Thursday, April 24, 2014

Distractions

A distraction is any thing--any noun, really--that causes you to shift your focus from a task or, for that matter, from another noun.  Tasks, after all, are nouns; they are things.  Sometimes, they are persons, or places. Sometimes, distractions are events.

A distraction wrenches your focus from the thing or event you were engaged with, calls attention to itself in some provocative way, perhaps with an event bearing some intriguing decoration or theme, then reels you into its orbit.  

If schools and personality tests were focused more on situations where distraction were given the attention distraction deserves, your life would have taken a more privileged turn.

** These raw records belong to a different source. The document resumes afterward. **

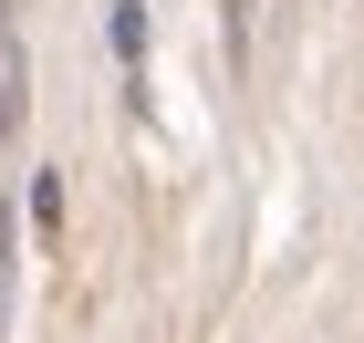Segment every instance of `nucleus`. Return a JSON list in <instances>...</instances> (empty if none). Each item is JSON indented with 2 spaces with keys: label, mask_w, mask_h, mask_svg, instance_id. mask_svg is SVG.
<instances>
[{
  "label": "nucleus",
  "mask_w": 364,
  "mask_h": 343,
  "mask_svg": "<svg viewBox=\"0 0 364 343\" xmlns=\"http://www.w3.org/2000/svg\"><path fill=\"white\" fill-rule=\"evenodd\" d=\"M219 42H229V73L250 62V0H219Z\"/></svg>",
  "instance_id": "f257e3e1"
}]
</instances>
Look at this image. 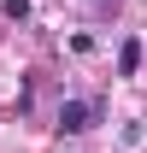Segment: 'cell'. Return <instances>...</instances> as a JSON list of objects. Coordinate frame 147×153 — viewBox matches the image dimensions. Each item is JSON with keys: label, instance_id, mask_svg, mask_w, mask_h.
Instances as JSON below:
<instances>
[{"label": "cell", "instance_id": "obj_3", "mask_svg": "<svg viewBox=\"0 0 147 153\" xmlns=\"http://www.w3.org/2000/svg\"><path fill=\"white\" fill-rule=\"evenodd\" d=\"M0 6H6V18H12V24H24V18H30V0H0Z\"/></svg>", "mask_w": 147, "mask_h": 153}, {"label": "cell", "instance_id": "obj_1", "mask_svg": "<svg viewBox=\"0 0 147 153\" xmlns=\"http://www.w3.org/2000/svg\"><path fill=\"white\" fill-rule=\"evenodd\" d=\"M94 118H100V100H65V106H59V130H65V135H82Z\"/></svg>", "mask_w": 147, "mask_h": 153}, {"label": "cell", "instance_id": "obj_2", "mask_svg": "<svg viewBox=\"0 0 147 153\" xmlns=\"http://www.w3.org/2000/svg\"><path fill=\"white\" fill-rule=\"evenodd\" d=\"M118 71H124V76L141 71V41H124V47H118Z\"/></svg>", "mask_w": 147, "mask_h": 153}]
</instances>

There is no telling where you might be at this moment or if, indeed, you would be writing this at any moment.

In many cases, gifted authors use distraction as a trampoline for suspense or tension, using artful shift in point of view or perspective, much as a magician or prestidigitator uses distraction to keep the viewer from seeing the mechanics of the narrative device we recognize as suspense.

These same gifted authors will take us up to the end of a scene in which a character is expected to make a decision or instead has taken a step where he has believed there to be firm footing, only to discover there is none.  The author shifts our focus to another character, in another place, perhaps even at an other time.  We are left, reluctant but intrigued, to follow the new character and the new situation.  We--most of us--understand we are being played, manipulated; we have as much as plunked down our money to be played and manipulated, much as we plunk down our money to be manipulated when visiting a chiropractor or masseuse. 

If you were to consult a dictionary for a definition of the literary term "anticlimax," you would in all probability come in contact with the word "distraction" as an approach leading to a definition.  Anticlimax is a distraction from what might otherwise have been a dramatic closure, which is to say a tie-up of as many loose ends as are likely to be tied.  The distraction muddies the effect brought about by the more agreeable ending or closure, injecting into the narrative the same, mindless spawn of events we so often experience in real life.

Most mornings, you awaken by design and deliberation or by the secondary outcome of having slept your full.  This morning, because you were up quite late the night before, you slept past the time you'd normally sleep your full.  Thus you awoke with the knowledge that Reality had gained a jump on you.  

Dozens, perhaps hundreds of events had already begun their course while you yet slept, meaning your time of waking, whenever it was, became a fraught time, a time of catch-up.  Indeed, there were things to be dealt with in the form of telephone and electronic messages of various sorts, requiring responses and action.  

You could with some justification call these events distractions.  With equal ease, you could argue to The Cosmos--which is always too busy to listen or respond--that these distractions might not have happened or, if they were determined to happen, would not be so severe, had you not been distracted the night before with the result of you being up and working longer than ordinary.  

In some ways, your relationship with The Cosmos puts you in mind of the conflict between romantic partners when such matters as career, household management, care for children or addled adults cause distractions from the original romantic intent.

What seemed like a good idea at the time was in all probability a first-rate good idea, but it has now suffered attacks from the attack drones of distraction.

At this point in your life, you find your relationship with the Cosmos to reflect a remarkable similarity to a romantic relationship attacked by a swarm of hungry distractions.  There have been times when you felt a tangible sense of romantic bonding with The Cosmos and its cousin, Reality.

Now, The Cosmos is in effect miffed with you for asking of it the equivalent of "What's for dinner tonight?" instead of "Hey, we've both had a real day.  What say we go out for dinner?"

The Cosmos would like you to think you are remiss for not having asked that question.  But for all it matters, you know better.  You were distracted.  Try using that as an excuse.